I loved this book. It’s written with a lot of humor and tons of salty language, and there is evidence on every page that Ransel knows what he’s talking about. The book is informed by Ransel’s considerable humanity and sympathy for the Vietnamese people.

I especially enjoyed his tales of delivering orders from his colonel to other officers of lesser rank. Working for the Group Commander gave him the powers of that officer in certain circumstances. As Ransel puts it: “It was sort of ironic that a 21-year-old draftee could tell a lifetime officer what to do.  And I didn’t get a big head about it. It was just another stupid part of the stupid war.”

I admit that Ransel was a better man than I. When I did a similar task for COL Eddy, my head did swell a hat size or two. Power did corrupt me—at least a little bit.

As the subtitle promises, this book delivers quite a large amount of baseball narrative. I never noticed baseball being played in-country during my thirteen months in Vietnam. Ransel sets this record straight. There was fast-pitch softball, and it was played seriously all over South Vietnam. I don’t know how much time the VC devoted to sports, but I suspect it was minimal.

Ransell wrung a few tears out of this reader when his narrative informed us that 12th Signal Group softball team was awarded the U. S. Armed Forces, Vietnam, trophy but only because the 101st Airborne Division team they were scheduled to play against in the Big Game went on a recon mission,  which resulted in the deaths of eight members of their fast-pitch softball team.

The 12th Signal Group had the names of those who died engraved on the giant trophy.  As Ransel puts it: “Just when you think you are going to do something important, reality sets in, war breaks out and tells you how insignificant you are.”

Ransel waits until late in the book before he gets to my favorite Vietnam War subject: Agent Orange. I have to confess my bias. I am dying of Agent Orange-caused multiple myeloma. Ransel’s Agent Orange section is detailed, hard-hitting and right on the money. He suggests that perhaps the U. S. government’s use of Agent Orange in Vietnam was a war crime.  Who am I to argue with an attorney who has a law degree from Notre Dame? He makes the case over four well-reasoned pages filled with facts and figures.

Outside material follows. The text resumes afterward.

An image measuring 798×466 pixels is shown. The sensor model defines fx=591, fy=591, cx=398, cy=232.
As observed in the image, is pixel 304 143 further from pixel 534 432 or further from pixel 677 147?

Golf, Medgar Evers, and Robert Johnson (the blues singer) all get name checks in this perfect little biographical novel. I’ve added the book to my short list of REMF classics of the American War in Vietnam.

The “R” stands for “rear.” The “E” stands for “echelon.”  I’ll let you figure out what the “MF” stands for. Hint—It doesn’t stand for “materiel finaglers.”

—David Willson

Land of the Homeless Brave by Aleda J. Marshall

Aleda J. Marshall’s Land of the Homeless Brave (CreateSpace, 126 pp., $6.99, paper) is a novel centered around a homeless Vietnam veteran. Told in the second person, the book is infused with many biblical quotations.

Here’s one example, a passage in which the author describes the thoughts of the homeless veteran about his marriage after his return from the war:

“All that women’s liberation stuff was spreading across the country like wildfire. It sure was not helping marriages. The divorce rate was on the rise. However, in your household, you were the boss, the King of your castle. Yep, you figured the world would be a better place if those women’s libbers would just read this portion of the Scriptures.

“Thank God your wife read her Bible and for the most part, that gave you peace. Back then, there would have been a lot more peace in more family homes, if more women focused on what the Bible told them. Continuing on in Ephesians, you read in verses 5:25, 28, and 29….”

The author tells us that fifty percent “of all net royalty proceeds will be donated to the housing of HOMELESS WAR VETERANS.”